### READING TEXT

Question

Describe the location of the vertex of the parabola relative to the x-axis. How many zeros does the polynomial have? Assume p > 0.
location of parabola number of zeros
k > 0
k = 0
k < 0

Answer 1

The parabola is represented with the equation y = (1/4p)(x - h)^2 + k.


That is the vertex form of the equation, because h and k represent the coordinates of the vertex of the parabola, h is the x-coordinate of the vertex and k is the y-coordinate of the vertex.


So the vertex is (h, k).


To place it in the graph you just need to know the values of h and k. For example, for a positive value of p, if they k and h are positive, means the vertex is in the first quadrant.


After that the number of zeros will depend on the value of k.


Again assuming p is positive, which implies that the parabola opens upward.

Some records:

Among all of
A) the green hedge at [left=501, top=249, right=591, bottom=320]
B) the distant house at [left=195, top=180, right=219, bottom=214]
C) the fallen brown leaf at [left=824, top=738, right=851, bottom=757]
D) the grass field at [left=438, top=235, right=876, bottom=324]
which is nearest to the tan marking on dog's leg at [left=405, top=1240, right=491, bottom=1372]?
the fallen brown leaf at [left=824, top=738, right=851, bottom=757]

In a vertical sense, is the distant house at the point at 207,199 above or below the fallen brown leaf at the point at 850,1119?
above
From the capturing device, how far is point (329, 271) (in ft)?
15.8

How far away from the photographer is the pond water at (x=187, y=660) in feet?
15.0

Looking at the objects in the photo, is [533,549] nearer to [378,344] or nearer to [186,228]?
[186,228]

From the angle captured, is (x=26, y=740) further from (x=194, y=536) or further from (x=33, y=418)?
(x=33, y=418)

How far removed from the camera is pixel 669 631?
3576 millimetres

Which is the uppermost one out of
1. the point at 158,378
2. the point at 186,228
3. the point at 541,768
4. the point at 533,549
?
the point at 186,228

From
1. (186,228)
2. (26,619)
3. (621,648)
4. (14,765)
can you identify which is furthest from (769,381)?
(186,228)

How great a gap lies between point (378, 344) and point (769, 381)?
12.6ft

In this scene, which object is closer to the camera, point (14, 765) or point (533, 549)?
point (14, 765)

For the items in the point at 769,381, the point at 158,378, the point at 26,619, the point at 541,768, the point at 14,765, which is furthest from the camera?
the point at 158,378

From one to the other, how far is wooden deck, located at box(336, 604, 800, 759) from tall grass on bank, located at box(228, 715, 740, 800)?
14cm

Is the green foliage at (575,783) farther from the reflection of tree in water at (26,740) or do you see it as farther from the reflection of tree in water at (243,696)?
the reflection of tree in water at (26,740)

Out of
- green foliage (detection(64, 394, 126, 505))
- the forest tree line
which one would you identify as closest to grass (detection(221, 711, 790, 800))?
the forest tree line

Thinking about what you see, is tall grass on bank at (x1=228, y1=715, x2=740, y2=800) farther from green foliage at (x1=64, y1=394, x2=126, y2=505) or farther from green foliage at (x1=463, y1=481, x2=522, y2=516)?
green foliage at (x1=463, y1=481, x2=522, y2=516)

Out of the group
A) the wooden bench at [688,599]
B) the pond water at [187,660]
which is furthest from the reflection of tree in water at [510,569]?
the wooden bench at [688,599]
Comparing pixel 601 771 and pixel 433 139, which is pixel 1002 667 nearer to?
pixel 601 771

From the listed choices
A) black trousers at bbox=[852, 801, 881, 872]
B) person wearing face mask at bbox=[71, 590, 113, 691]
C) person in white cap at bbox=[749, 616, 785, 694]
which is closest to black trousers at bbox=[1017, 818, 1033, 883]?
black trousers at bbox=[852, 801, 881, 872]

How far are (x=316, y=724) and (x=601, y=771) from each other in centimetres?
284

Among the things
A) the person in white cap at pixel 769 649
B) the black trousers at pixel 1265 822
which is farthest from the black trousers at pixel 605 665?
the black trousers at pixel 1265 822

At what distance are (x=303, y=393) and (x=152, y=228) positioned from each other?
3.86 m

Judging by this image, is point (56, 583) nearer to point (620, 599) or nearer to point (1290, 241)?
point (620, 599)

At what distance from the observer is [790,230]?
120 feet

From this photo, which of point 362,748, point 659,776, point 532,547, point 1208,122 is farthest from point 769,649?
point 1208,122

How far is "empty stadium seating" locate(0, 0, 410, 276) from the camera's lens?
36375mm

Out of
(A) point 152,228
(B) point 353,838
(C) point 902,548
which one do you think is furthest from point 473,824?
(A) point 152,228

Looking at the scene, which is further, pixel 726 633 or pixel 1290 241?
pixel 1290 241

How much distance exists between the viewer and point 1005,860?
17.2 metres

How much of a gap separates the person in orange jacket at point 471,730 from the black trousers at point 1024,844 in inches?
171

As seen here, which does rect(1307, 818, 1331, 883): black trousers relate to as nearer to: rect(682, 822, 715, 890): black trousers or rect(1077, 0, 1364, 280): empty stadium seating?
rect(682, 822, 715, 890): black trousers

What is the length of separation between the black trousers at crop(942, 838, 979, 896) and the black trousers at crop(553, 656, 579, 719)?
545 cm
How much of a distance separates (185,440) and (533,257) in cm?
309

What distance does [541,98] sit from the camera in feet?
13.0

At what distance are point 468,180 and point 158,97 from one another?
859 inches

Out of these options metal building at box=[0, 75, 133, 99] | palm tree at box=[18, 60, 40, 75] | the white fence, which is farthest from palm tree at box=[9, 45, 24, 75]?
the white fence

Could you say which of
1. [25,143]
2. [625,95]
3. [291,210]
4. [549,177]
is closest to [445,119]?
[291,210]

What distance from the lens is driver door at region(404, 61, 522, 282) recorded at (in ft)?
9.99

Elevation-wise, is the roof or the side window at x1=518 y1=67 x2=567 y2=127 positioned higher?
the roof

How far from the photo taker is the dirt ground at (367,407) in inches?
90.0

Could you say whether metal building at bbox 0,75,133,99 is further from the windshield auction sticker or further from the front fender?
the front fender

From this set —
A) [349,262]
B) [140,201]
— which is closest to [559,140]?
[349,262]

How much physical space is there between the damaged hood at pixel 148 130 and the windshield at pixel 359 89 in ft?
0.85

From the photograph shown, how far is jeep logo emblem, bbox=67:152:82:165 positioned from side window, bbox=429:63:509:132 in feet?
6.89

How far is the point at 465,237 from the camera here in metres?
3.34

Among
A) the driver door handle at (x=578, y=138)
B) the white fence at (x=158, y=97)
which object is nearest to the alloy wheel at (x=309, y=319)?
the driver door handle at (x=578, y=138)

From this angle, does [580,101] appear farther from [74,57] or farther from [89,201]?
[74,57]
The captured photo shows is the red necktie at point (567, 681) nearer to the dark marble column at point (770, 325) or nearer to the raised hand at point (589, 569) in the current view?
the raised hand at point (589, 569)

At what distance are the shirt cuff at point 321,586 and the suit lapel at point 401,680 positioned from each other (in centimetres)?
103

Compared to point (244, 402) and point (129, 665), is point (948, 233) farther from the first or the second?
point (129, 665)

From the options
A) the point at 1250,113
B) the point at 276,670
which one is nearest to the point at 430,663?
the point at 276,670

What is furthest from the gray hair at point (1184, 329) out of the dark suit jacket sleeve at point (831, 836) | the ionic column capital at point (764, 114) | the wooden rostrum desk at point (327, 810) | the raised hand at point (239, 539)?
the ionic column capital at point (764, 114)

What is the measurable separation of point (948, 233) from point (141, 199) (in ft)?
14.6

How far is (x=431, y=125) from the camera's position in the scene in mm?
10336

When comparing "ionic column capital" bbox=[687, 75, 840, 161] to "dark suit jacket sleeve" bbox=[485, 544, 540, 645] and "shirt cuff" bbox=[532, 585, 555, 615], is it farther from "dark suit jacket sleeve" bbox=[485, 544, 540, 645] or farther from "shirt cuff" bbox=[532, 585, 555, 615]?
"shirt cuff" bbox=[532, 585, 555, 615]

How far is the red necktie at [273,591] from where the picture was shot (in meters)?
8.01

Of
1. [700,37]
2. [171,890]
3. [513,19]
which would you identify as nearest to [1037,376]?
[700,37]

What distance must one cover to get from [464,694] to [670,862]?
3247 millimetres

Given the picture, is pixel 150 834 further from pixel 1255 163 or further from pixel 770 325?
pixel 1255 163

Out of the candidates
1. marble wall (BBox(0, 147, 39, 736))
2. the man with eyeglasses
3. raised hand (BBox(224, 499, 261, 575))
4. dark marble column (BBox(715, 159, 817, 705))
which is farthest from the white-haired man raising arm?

### DIRECTIVES
1. According to the parabola text, what does a positive value of p imply about the parabola?
2. Extend the text on the parabola's vertex and zeros, picking up after its final sentence.

### TASK RESPONSES
1. It implies that the parabola opens upward.

2.
k = 0 means the parabola has one zero, because the vertex is just on the x-axis.


k > 0 means the parabola has none zeros, because the vertex will be above the x-axis and it will not intersect the x - axis.

k < 0 means the parabola has two zeros, because the vertex will be below the x - axis and it will intersect the x -axis at two points.


If p is negative, the parabola opens downward and the conclusions are the opposite


k < 0 the parabola has non zeros.

k > 0 the parabola has two zeros

k = 0 the parabola has one zero (just as when p is positive)